Las sociedades, las personas, han evolucionado mucho en las últimas décadas y, mientras se han ido alejando de valores dogmáticos y caducos, se han ido paulatinamente impregnando de valores éticos universales, que nada tienen ya que ver con esos códigos arcaicos que imponían la sumisión irracional de las personas a poderes asentados en el dogma, el abuso y la tiranía. Me refiero a la solidaridad, a la espiritualidad profunda y universal, al repudio de cualquier tipo de exclusión basada en diferencias territoriales, culturales o raciales, al respeto al medio ambiente y a la naturaleza que nos sustenta y es la base de la vida, a la economía sostenible, al respeto a la dignidad de todos los seres vivos y sintientes, al rechazo de la violencia, la tortura y la crueldad, contra cualquier persona y contra cualquier especie, al amor a la cultura y a la apertura como un modo de percibir y entender el mundo.
El macabro mundo del toreo estuvo, sin embargo, muy presente en la coronación de Felipe VI. Y ello a pesar de que un ochenta por cien de españoles rechazan la crueldad gratuita de la mal llamada fiesta nacional, y ello teniendo en cuenta el alto nivel de adoctrinamiento de los españoles en la adhesión a la tortura. A posteriori, a pesar del gesto “laico” del monarca, se hizo también en La Zarzuela una misa de coronación, como dios manda. A nivel privado cualquiera puede creer en lo que quiera y hacer de su capa un sayo, pero tiene que tener en cuenta el nuevo rey que la sensibilidad de la gente ha cambiado mucho, que las nuevas generaciones de españoles están formadas por personas mucho más cultivadas, racionales, sensibles y bien informadas que las que vitoreaban antaño a los reyes como semidioses con poder quasi absoluto. Y, me temo, que si no se aviene a la evolución ética que la sociedad precisa y exige, además de a la honradez y a la transparencia, tan lejanas últimamente de los asuntos reales, su reinado seguirá siendo una anacronía con respecto al sentir de la mayoría de la gente, lo cual está muy lejos de lo que le es favorable.
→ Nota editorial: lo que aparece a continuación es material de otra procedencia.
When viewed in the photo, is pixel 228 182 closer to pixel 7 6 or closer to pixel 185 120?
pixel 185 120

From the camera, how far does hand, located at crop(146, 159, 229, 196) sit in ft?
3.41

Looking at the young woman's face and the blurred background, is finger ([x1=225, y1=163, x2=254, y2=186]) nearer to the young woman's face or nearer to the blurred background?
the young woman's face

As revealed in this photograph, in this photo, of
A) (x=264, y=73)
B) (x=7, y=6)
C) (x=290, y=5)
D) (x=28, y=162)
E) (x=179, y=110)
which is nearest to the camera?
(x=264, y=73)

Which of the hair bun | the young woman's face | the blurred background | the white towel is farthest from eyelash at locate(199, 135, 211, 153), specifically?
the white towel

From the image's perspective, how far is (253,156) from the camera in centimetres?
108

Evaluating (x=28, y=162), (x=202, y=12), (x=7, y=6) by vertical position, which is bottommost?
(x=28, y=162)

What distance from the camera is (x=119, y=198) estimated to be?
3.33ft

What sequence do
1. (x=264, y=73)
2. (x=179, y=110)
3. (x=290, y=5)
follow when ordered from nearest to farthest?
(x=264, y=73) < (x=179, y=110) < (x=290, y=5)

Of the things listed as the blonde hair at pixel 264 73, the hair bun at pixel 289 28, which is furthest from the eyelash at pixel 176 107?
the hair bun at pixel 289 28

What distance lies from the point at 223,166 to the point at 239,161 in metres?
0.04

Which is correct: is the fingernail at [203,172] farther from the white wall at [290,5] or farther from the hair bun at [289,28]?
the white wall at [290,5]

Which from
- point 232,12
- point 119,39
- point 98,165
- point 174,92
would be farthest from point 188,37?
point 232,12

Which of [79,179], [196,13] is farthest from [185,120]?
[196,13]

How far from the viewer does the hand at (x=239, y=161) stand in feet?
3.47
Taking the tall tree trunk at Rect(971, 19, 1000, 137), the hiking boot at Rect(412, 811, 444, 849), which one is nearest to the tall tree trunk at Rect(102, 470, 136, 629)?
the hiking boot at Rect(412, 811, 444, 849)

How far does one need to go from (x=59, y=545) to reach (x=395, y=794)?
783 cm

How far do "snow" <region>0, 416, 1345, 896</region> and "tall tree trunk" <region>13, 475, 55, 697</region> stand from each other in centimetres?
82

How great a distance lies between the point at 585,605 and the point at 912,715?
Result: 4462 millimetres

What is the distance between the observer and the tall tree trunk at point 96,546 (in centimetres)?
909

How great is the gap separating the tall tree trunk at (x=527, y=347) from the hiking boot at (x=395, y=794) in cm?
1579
A pesar de no ser en absoluto monárquica, quiero creer que un monarca en este país puede, desde su posición privilegiada, aliarse con esa evolución ética y democrática que nos pueda hacer avanzar como sociedad y como país, alejándonos de esquemas medievales, insolidarios, abusivos y obsoletos, ya inaceptables en el siglo XXI. Y quiero esperar que pueda ser éste el caso, por el bien de todos. Esperemos que esa coincidencia de fechas con la transformación que es el Solsticio sea algo más que casual. De lo contrario, seguiríamos en un anacronismo institucional muy difícil, para muchos, de digerir. Porque, como expresa la frase que se atribuye a Charles Darwin, no es la especie más fuerte la que sobrevive, ni la más inteligente, sino la más receptiva al cambio. Nos lo enseña la propia naturaleza. La evolución y la transformación son la esencia más profunda de la vida.